PAGE TEXT:
########
The Story, as I have begun to call it, has taken over my life a little too much. I can’t stop writing it, but I have to take a break for two reasons.
The first reason is money. I have both the desire and the need to go back to work full-time. I have neglected my finances until I am at a point where, to be blunt, it is work again or welfare. I’m not a fan of either, but I can work and I was raised to treat welfare as being ‘for someone else’. There are those who need it now and the day may come when I actually need it. But, not me, not now.
The other reason for the break is even more emotionally laden. We had a death in the family this morning–my former mother-in-law. I am divorced for several years now. But she and the rest are still family and deserve to be treated as such. Family is more than a set of obligations. Friends just aren’t enough when it comes to death.
This fictional story, modeled as closely as I can on historical research, has become my daily reason to write. At this time, it has grown to just under 20K words. I have grown my character from ten years old to twenty in the space of those few words and few months. He is slowly going to the dark side, one logical step at a time. It’s uncanny how his story had led me into an investigation of “death” as a subject for the story. I seems to have been also in preparation for this death in my flesh-and-blood family. If the outline holds true, he will die before he reaches his 35th birthday, which in writing time, will probably be before Thanksgiving this year.
Between the intensity and narrowness of my writing focus, and the death in the family, I have nothing much else to write about. Rather than fuss about that, however, I decided to include a larger snippet from the manuscript for the rest of this blog.
So, here it is. A longer excerpt of The Story:
229. I was told I was a genius at keeping the accounts paying without the need for violence. Nobody had a velvet grip like mine, they said. It seemed simple to me. We all wanted to make money. Sometimes the other Bagman forgot that the goal was money, not obedience.
The Hard Way
230. I wasn’t always successful with my persuasion. The time came when talk was not enough and there was no way to avoid the violence that alcohol and greed create. My velvet grip sometimes had to pull the trigger. I didn’t work alone. At least one man went into any bar or restaurant or store with me when I went to collect. I found out that three was a better number to walk in with. If the place was behind a month I didn’t walk in without at least two good-sized men for back up, and if I could get one, one little guy, who could keep lookout and move faster than us. If he could accurately throw a knife that was even better.
231. One bar in particular, right on the edge of my old neighborhood got behind in their payments and didn’t seem to be feeling guilty about it. They were new customers, and were having money troubles. He was Sicilian and close enough to the Genna Brothers in Little Hell that he figured he could play us against each other. The Genna Brothers were a rival to us, no friends of ours for sure, but they didn’t like being played. We gave them a courtesy call: they had no agreement with the barman. It was clear the barman was wasting everybody’s time in hopes of saving some money. They said do what you need to do. We don’t need no customers like that.
232. I made my call the next day with two of my men. It was a Saturday afternoon, just before the bar was about to open. The building itself was one story, brick with a single door in the front. The windows that faced the street were the glass block kind. The sign over the door claimed it was a commercial laundry.
########
PROVIDED MATERIAL:
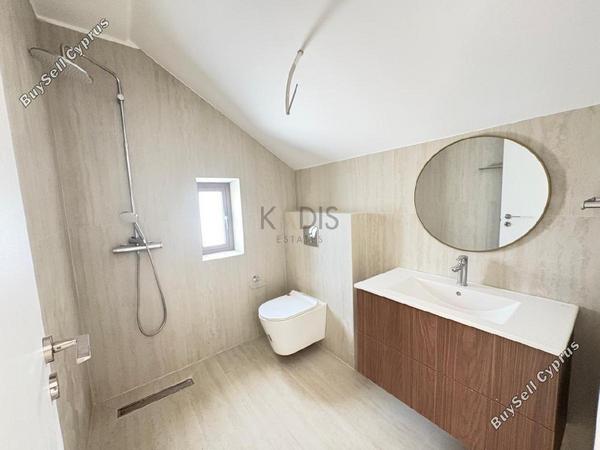4 bedroom detached house for sale souni zanakia limassol 8072234 image 15741358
########
PROBLEM DESCRIPTION: Pick up the blog post about pausing work on The Story right after its last sentence and keep writing it.

TASK RESULT:
233. A “Closed” sign hung on string on the inside of the front door. It was unlocked so we went in. Inside, a little man sat on a high stool behind a worn wooden counter, fidgeting with a ledger and a pencil. Opposite the counter, three straight-backed wooden chairs were lined up against a smudged wall. Behind the counter was a door with a frosted glass window that said “Office” in block letters. The door was open just a crack. Another door, opposite the one we came in, was shut tight, no window and no knob on this side. The black-and-white linoleum floor was cracked and needed sweeping. There was a track in the dirt that led from the front door to the closed door.
234. I asked the man behind the counter if the Boss was in. He almost fell off the stool in his hurry to slam shut the door behind him. We heard swearing inside the office, asking what the hell was going on. I told the little man to ask his boss if we could talk to him in private. The little guy was just over half my size, wiry and fierce. He told us to get the hell out of his place, that the Boss was not available and that they didn’t do business with us anymore. The longer he talked the tighter wound he got. I held my hands up in front of my chest and said I just wanted to talk to the Boss.
235. The little guy blew a gasket at that. He reached under the counter and I hear a click. Before I could move one of my guys but a bullet in the little guy’s right shoulder. A gun went off under the counter, splintering the wood. At the same time, the office door got yanked open. The Boss stood there with a tommy gun pointed at us. Before he could pull the trigger, my other backup man hit the tommy gun with a bullet and the Boss dropped it. A second shot hit him in the forehead and he fell over backward without a word.
236. The little guy came at me screaming, holding his shoulder with one hand, a knife in the other hand. I side-stepped and clotheslined him, lifting him off his feet. My first backup grabbed the knife and slugged him, knocking him silly for a minute. I laid him down on the chairs and we waited for him to come around. In less than a minute, he was half out of the chair, ready to come at me barehanded, but both my men clicked another round into the chamber, and he stood still.
237. I told him he should probably sit down for a minute and think about what just happened before he decided what to do next. He sat. Then he began to shake his head side to side, slow at first, then faster. Then he began to shake all over and sob. That was my son, he said. He was my son! I loaned him the money to start this place. I told him I’d man the front desk for him til he got going. I didn’t try to answer him.
238. As we stood there, a man pushed the door open and asked if we were open yet. I told him no. He saw the blood on the little man’s shoulder and asked what was going on. I looked at him hard and told him to scram. One of my men flashed his gun and the guy went pale and apologized. He shut the door real careful and then ran like hell. Sometimes there was nothing else you could do.
239. That night we had supper at the Marine Room of the Edgewater. It was our three year anniversary. I didn’t tell Helen what happened. I was still thinking about it myself. In the end there was nothing different I could have done. The account was closed. The problem was settled.
I know. Not fair to stop. And yes, I have more. But as one of my favorite performers says, “…til next time!” I will continue to write, more slowly. And I will keep you posted. Until then, keep writing.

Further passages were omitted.